AQUIETAI-VOS: É A REALIDADE
QUE SE ENGANA
É tudo mentira, afinal de contas, a começar pelos documentos
depositados na Biblioteca Nacional de Paris em 1956. Os adversários do Código Da Vinci proclamam-nos falsos. E
têm razão. Porque os próprios homens que os forjaram os declararam falsos. E os
principais adversários do Código Da Vinci
são os homens da Igreja católica, naturalmente, com especial relevo para os
senhores da Opus Dei, que não puderam proibir o Código da Vinci, mas que na época saíram de vários modos à estacada.
Não vos inquieteis, é a realidade que se engana…
No máximo, este “código” teve a utilidade de inspirar outras
maneiras de ver – e tão falsas e tão verdadeiras, e tão prováveis e tão
improváveis, como as católicas ortodoxas - aos não sei quantos milhões (uma data
deles) que o leram em todo o mundo.
E com respeito a Monsieur Pierre Plantard de Saint Clair, dito grão-mestre
do Priorado de Sião?
Primeiro, era o mais lídimo descendente da estirpe dos merovíngios,
mas por fim já não era. Morreu no ano 2000 – nem de propósito.
Morreu? Muita calma, no entanto, ao dizer-se que M. Plantard morreu
no ano 2000. É que o anúncio da morte dele aparece em Junho de 2000. Mas pouco
depois, os curiosos destas coisas do Segredo e da iniciática vão certificar-se
e descobrem que, ao contrário do que a família anunciara, a morte de Pierre
Plantard ocorrera em Fevereiro, no dia 3. Como é isto?
Os actuais superiores do Priorado explicam-se. Nos últimos anos a
situação do Priorado e de M. Plantard esteve sujeita a fortes tensões, ameaças,
pressões, demandas. E havia uma coisa que Plantard quereria evitar a todo o
custo: acabar os dias como outros seus irmãos mais notórios: envenenado.

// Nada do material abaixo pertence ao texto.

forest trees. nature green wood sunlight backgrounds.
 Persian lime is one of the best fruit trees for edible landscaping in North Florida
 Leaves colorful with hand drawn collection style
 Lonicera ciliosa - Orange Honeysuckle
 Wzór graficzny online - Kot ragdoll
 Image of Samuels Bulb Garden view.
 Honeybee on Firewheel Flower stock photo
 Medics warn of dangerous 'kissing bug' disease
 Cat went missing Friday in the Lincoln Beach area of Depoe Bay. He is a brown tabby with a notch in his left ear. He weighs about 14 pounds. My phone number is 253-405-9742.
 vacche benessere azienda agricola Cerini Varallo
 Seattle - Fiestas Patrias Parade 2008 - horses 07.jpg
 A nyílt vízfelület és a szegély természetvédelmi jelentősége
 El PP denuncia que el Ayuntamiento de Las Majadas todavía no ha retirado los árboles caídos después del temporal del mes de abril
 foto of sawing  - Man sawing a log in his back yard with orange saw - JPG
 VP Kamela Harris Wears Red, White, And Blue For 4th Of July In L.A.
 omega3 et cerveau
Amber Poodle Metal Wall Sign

Tomaram-se então providências e elaboraram-se estratégias. Em conclusão: não se
sabe de Pierre Plantard é vivo ou morto.
Plantard nascera em Paris em 1920 e os pais, um mordomo e uma
costureira, tinham-lhe dado o nome de Pierre Athanase Marie Plantard. Quem hoje
lhe escreve na Net o pefil di-lo anti-semita e anti-maçónico. Admirador de
Pétain durante a ocupação, a quem escreveu uma carta em Dezembro de 1940,
advertindo quanto a uma conspiração judeu-maçónica.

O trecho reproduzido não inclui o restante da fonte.